Seulement voilà, un homme simple d’esprit comme moi "Mister Kpapato", je préfèrerais gagner au moins 1 500 milliards chaque année (avec une flambée des prix du pétrole) même si pour ce faire je dois sacrifier environ 100 milliards pour atténuer les effets de l’inflation sur mes concitoyens. C’est ce que commanderait le bon sens. Alors arrêtons les polémiques inutiles là où il ne doit pas y en avoir. M. Laurent Gbagbo en tant guide de la nation ivoirienne ne doit pas se contenter de dire avec une fierté que je comprends d’ailleurs très mal que la Côte d’Ivoire n’est pas devenue un grand pays producteur de pétrole. Certes, nous le répétons, la Côte d’Ivoire n’est ni le Nigeria ni l’Angola mais notre pays à toutes les cartes en main pour tirer s’il le veut dans la période actuelle, au moins 1 500 milliards de francs CFA de notre production pétrolière. Si ce pays ne le faisait pas comme le prétend son tout premier responsable, alors ce serait une erreur monumentale et je voudrais joindre ma voix à celle des millions d’autres compatriotes pour réclamer que notre production pétrolière soit portée à plusieurs centaines de milliers de barils/jour en ces beaux jours du pétrole et que nous puissions ainsi récolter suffisamment de quoi reprendre notre développement là où la chute des prix du café et cacao a fait interrompre les ambitions du « Vieux » (Feu Félix Houphouët Boigny) pour ce pays. Pour le bien de la Côte d’Ivoire, M. Laurent Gbagbo s’il me lit, a l’impérieux devoir (et non la faculté) de se montrer un peu plus ambitieux et plus opportuniste afin qu’au sortir de cette période que l’on qualifie de « beaux jours du pétrole », la Côte d’Ivoire trouve les leviers nécessaires pour rebondir. C’est encore lui le Président de ce pays, et personne d’autre ne peut faire de tels choix d’audace, d’opportunisme et d’ambition à sa place.

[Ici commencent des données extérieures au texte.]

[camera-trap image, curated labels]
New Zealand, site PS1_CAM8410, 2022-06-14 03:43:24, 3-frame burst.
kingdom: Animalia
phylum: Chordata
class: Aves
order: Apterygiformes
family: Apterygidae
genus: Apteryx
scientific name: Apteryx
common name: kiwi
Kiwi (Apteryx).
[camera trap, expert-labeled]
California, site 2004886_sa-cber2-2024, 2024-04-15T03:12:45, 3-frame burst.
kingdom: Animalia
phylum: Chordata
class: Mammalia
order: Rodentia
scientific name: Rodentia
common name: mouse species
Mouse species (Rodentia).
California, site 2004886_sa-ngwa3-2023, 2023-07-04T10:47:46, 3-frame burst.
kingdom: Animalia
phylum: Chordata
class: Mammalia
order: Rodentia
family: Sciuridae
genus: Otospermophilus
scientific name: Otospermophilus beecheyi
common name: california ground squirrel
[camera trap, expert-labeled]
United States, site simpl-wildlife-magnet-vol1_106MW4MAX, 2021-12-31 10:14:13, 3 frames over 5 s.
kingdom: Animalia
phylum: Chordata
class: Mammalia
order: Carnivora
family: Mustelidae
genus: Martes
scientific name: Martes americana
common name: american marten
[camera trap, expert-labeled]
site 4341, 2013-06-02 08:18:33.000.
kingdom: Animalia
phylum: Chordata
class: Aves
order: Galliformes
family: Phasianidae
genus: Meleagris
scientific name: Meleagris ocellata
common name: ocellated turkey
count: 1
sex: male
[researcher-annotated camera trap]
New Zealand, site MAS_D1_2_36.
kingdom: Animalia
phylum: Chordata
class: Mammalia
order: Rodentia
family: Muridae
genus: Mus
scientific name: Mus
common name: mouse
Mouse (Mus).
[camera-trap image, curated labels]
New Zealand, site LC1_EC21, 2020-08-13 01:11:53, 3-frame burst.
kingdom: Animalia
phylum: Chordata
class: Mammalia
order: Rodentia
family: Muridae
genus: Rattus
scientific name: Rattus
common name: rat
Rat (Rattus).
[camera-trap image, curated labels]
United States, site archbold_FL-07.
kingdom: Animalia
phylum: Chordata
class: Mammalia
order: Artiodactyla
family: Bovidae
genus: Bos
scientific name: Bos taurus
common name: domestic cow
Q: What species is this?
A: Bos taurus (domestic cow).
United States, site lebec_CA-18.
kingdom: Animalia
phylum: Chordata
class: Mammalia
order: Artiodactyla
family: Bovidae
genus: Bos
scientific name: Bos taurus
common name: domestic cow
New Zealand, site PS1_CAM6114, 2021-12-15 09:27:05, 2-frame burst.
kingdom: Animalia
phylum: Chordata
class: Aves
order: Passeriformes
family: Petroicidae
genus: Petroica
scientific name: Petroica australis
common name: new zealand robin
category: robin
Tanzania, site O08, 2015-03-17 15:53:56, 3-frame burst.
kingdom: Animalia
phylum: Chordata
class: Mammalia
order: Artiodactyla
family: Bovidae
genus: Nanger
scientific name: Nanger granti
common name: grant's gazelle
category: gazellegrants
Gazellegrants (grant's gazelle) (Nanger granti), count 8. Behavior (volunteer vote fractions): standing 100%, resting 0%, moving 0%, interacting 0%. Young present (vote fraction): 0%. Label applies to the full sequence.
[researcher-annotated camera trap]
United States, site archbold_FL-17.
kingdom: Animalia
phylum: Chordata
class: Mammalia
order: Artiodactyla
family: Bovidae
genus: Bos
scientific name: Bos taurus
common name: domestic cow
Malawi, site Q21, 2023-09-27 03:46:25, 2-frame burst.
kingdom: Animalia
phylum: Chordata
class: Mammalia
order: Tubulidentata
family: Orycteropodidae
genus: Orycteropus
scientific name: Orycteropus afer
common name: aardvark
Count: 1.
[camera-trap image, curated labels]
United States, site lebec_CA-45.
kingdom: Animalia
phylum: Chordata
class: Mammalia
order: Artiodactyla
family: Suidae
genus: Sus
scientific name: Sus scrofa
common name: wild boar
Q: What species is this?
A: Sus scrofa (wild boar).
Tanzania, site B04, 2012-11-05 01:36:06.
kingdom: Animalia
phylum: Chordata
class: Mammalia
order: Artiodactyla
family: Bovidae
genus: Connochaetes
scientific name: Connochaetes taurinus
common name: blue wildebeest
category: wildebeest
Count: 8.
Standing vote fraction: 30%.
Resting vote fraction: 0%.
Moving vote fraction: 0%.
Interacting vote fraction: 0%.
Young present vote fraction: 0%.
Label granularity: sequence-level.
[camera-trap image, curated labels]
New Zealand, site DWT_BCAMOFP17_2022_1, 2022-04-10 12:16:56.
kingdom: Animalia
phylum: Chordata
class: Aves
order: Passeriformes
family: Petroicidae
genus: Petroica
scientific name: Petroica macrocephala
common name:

Alors M. le Président, faites-le pour notre bien à tous! Qui sait, l'indépendance économique que vous avez souhaitée tant pour ce pays, passera peut-être par une importante manne financière tirée "des beaux jours du pétrole". Ne pas se montrer un peu plus opportuniste maintenant nous laissera forcément beaucoup de regrets et j'ai presque envie de dire que si la Côte d'Ivoire manque ce "virage pétrolier" alors que vous êtes un Président qui a réussi à garder l'essentiel de ses pouvoirs et prérogatives en dépit de cette longue crise politique, alors vous en porterez une responsabilité historique./.